Poirot se inclinó hacia delante. Levantó el dedo índice y lo movió con énfasis ante el rostro de Van Aldin.

—Pero soy un buen detective. Sospecho siempre. No hay nada ni nadie de quien no sospeche. No creo nada de lo que se me dice, me pregunté: ¿Cómo sabemos que Ada Masón se quedó en París?. En un principio, la respuesta a esa pregunta parecía satisfactoria. Teníamos la declaración de su secretario, el comandante Knighton, una persona ajena, cuyo testimonio se suponía por completo imparcial, y las palabras que le dijo Mrs. Kettering al conductor. Pero de momento prescindí de este último punto una idea muy curiosa, una idea quizá fantástica e imposible comenzó a crecer en mi cabeza. Si por casualidad resultaba cierta, aquel testi-monio era inútil.

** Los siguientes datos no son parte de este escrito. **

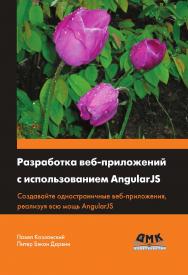 Разработка веб-приложений с использованием AngularJS / пер. с англ. А. Н. Киселёва. — 2-е изд., эл. ISBN 978-5-89818-539-8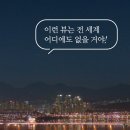 서울의밤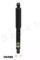 Japko MJ00488 Shock absorber assy — Photo #1 Japko MJ00488 Shock absorber assy — Photo #1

«Entonces me encontré con el principal obstáculo de mi teoría: la declaración del comandante Knighton, que había visto a Ada Masón en el Ritz poco después de haber salido de París el Tren Azul. Esta declaración parecía concluyente. Sin embargo, al examinar los hechos más a fondo, descubrí dos cosas. Primera: que por una extraña coincidencia él también llevaba exactamente dos meses a su servicio. Segunda, que su inicial era la misma: la «K». Entonces se me ocurrió hacer una suposición, solo una suposición: que la pitillera encontrada en el vagón fuera suya. Entonces si Ada Masón y Knighton estaban de acuerdo, resultaba lógico que, al reconocer ella la pitillera, contestara como lo hizo. Al cogerla desprevenida, tuvo que inventar una historia que acusaba a Derek.
Bien entendu
que aquella no era la idea original. Al conde de la Roche se le escogió como cabeza de turco. Por eso Ada Masón no quiso reconocerlo, por si tenía alguna coartada.

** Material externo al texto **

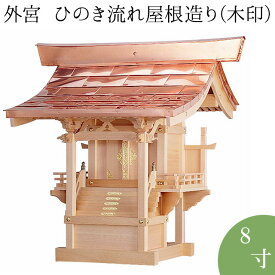 外宮 ひのき流れ屋根造り(木印) 8寸 高さ74cm×棟巾67cm【送料無料】【神具 向拝宮 稲荷宮 氏神 外宮 木曽ひのき 木曽桧 木曽檜 木曽ヒノキ 屋外用 神殿 お宮 外祭用 祠 ほこら 日本製 国産品】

»Ahora recuerde usted lo que sucedió el día de mi último interrogatorio a la doncella y se dará cuenta de un hecho muy significativo. Le sugerí que el hombre que ella había visto no era el conde de la Roche, sino Derek Kettering. De momento, persistió en sus dudas, pero en cuanto llegué a mi hotel me telefoneó usted para comunicarme que la doncella, después de hacer memoria, estaba convencida de que el hombre en cuestión era Derek Kettering. Yo ya esperaba algo por el estilo. Esta repentina seguridad no tenía más que una explicación. Ada Masón había consultado con alguien y recibió instrucciones, de acuerdo con las cuales procedió. ¿Quién le dio tales instrucciones?. El comandante Knighton. Y había otro pequeño detalle que podía o no significar mucho. En una conversación casual, Knighton había mencionado un robo de joyas ocurrido en Yorkshire en la que él se encontraba de visita. Quizás una mera coincidencia o un pequeño eslabón de la cadena.

—Pero hay algo que no entiendo, monsieur Poirot —dijo Van Aldin—. Debe ser porque soy torpe, porque sino me hubiera dado cuenta antes. ¿Quién fue el hombre que habló con mi hija en París?. ¿Derek Kettering o el conde de la Roche?.

—Eso es lo más sencillo de todo el asunto.
No había ningún hombre. Ah, mille tonnerres!
. Es muy astuto. ¿Quién nos habla de ese hombre?. Únicamente Ada Masón. Y creemos a Ada Masón porque Knighton nos confirma que la vio en París.

—Pero Ruth le dijo al conductor que había dejado a su doncella en París —protestó Van Aldin.

—¡Ah! Ahora llego a eso. Tenemos la declaración de Mrs. Kettering, pero por otro lado no tenemos nada, porque una muerta no puede hablar. No se trata de lo que dijo ella, sino de lo que dijo el conductor, lo cual es muy distinto.